Inspecting the subject property

Our first task at The August Group Inc. is to inspect the property to determine its true status. We must see aspects of the property hands on, such as the number of bedrooms and bathrooms, the location, amenities, etc., to ensure they indeed are there and are in the shape a reasonable person would expect them to be. The inspection often includes a sketch of the house, ensuring the square footage is correct and conveying the layout of the property. Most importantly, the appraiser identifies any obvious features - or defects - that would have an impact on the value of the property.

After the inspection, we use two or three approaches to determining the value of the property: a sales comparison, a replacement cost calculation, and an income approach when rental properties are prevalent.

Cost Approach

This is where the appraiser pulls information on local building costs, labor rates and other factors to determine how much it would cost to replace the property being appraised. This estimate commonly sets the maximum on what a property would sell for.
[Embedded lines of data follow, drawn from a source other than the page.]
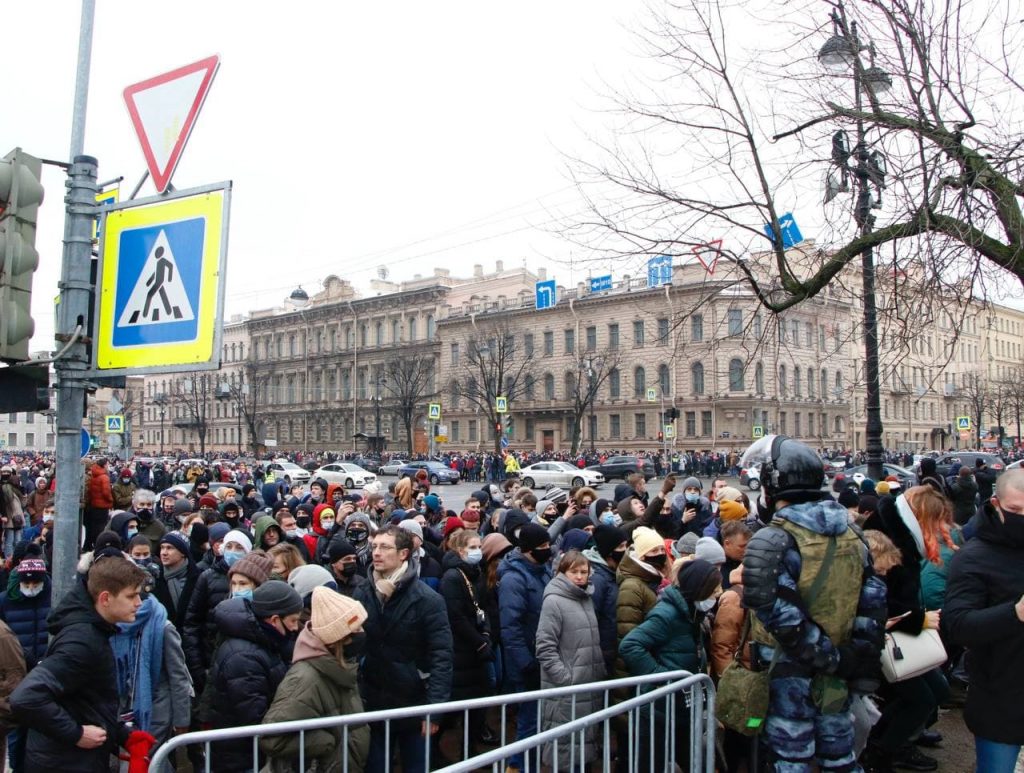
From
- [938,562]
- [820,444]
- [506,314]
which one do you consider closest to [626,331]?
[506,314]

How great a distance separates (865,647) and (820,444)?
6275 centimetres

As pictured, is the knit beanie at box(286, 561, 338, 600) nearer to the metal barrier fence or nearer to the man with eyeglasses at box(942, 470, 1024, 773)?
the metal barrier fence

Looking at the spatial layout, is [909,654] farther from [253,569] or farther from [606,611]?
[253,569]

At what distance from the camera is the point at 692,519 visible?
969 cm

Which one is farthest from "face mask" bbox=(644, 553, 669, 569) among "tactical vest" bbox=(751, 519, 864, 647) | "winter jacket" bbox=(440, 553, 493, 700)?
"tactical vest" bbox=(751, 519, 864, 647)

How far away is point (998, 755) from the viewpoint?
3.67 meters

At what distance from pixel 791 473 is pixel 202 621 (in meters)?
4.27

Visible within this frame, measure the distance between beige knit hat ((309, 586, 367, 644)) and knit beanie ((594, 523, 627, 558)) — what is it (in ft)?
7.91

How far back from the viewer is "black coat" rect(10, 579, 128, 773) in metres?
3.51

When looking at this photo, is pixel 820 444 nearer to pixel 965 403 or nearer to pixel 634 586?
pixel 965 403

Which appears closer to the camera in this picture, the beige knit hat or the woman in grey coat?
the beige knit hat

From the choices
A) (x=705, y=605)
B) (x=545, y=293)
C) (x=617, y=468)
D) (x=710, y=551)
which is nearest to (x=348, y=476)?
(x=617, y=468)

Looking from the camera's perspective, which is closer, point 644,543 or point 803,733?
point 803,733

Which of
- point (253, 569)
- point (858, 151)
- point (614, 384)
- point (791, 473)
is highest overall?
point (614, 384)
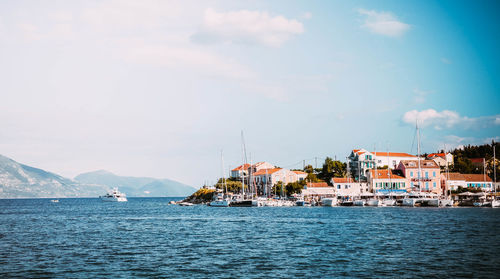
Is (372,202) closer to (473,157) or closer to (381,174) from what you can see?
(381,174)

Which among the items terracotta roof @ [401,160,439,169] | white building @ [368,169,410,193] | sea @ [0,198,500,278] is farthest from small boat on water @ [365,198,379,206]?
sea @ [0,198,500,278]

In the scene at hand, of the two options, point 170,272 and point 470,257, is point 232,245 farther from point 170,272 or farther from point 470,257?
point 470,257

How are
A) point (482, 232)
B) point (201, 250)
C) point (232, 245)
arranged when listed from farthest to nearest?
1. point (482, 232)
2. point (232, 245)
3. point (201, 250)

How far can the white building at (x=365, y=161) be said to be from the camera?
143m

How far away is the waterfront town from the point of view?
372 feet

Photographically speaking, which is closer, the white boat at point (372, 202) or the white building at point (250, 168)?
the white boat at point (372, 202)

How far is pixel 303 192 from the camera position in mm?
134375

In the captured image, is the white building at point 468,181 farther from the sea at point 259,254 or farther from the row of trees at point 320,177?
the sea at point 259,254

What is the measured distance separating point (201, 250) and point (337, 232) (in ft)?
61.9

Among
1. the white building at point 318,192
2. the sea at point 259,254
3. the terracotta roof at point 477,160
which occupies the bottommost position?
the sea at point 259,254

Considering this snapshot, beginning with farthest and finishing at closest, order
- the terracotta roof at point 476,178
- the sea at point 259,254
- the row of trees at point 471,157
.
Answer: the row of trees at point 471,157 < the terracotta roof at point 476,178 < the sea at point 259,254

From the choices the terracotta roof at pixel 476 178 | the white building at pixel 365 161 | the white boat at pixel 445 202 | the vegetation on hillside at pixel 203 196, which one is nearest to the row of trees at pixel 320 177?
the white building at pixel 365 161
The cost approach is also the least used method.

Paired Sales Analysis

Appraisers get to know the neighborhoods in which they appraise. They thoroughly understand the value of specific features to the residents of that area. Then, the appraiser looks up recent transactions in close proximity to the subject and finds properties which are 'comparable' to the home in question. Using knowledge of the value of certain items such as remodeled rooms, types of flooring, energy efficient items, patios and porches, or additional storage space, we adjust the comparable properties so that they more accurately match the features of subject.

  • If, for example, the comparable has a fireplace and the subject does not, the appraiser may deduct the value of a fireplace from the sales price of the comparable home.
  • If the subject has an extra half-bathroom and the comparable does not, the appraiser might add a certain amount to the comparable property.

After all differences have been accounted for, the appraiser reconciles the adjusted sales prices of all the comps and then derives an opinion of what the subject could sell for. When it comes to associating a value with features of homes in St Louis and Saint Louis, The August Group Inc. can't be beat. This approach to value is commonly given the most importance when an appraisal is for a home purchase.

Valuation Using the Income Approach

A third way of valuing a house is sometimes applied when an area has a measurable number of rental properties. In this scenario, the amount of revenue the real estate generates is taken into consideration along with other rents in the area for comparable properties to give an indicator of the current value.

Coming Up With The Final Value

Combining information from all approaches, the appraiser is then ready to document an estimated market value for the property at hand. Note: While the appraised value is probably the most accurate indication of what a house is worth, it probably will not be the price at which the property closes. Depending on the individual circumstances of the buyer or seller, their level of urgency or a buyer's desire for that exact property, the closing price of a home can always be driven up or down.But the appraised value is typically employed as a guideline for lenders who don't want to loan a buyer more money than they could recover in case they had to sell the property again. The bottom line is, an appraiser from The August Group Inc. will help you get the most accurate property value, so you can make the most informed real estate decisions.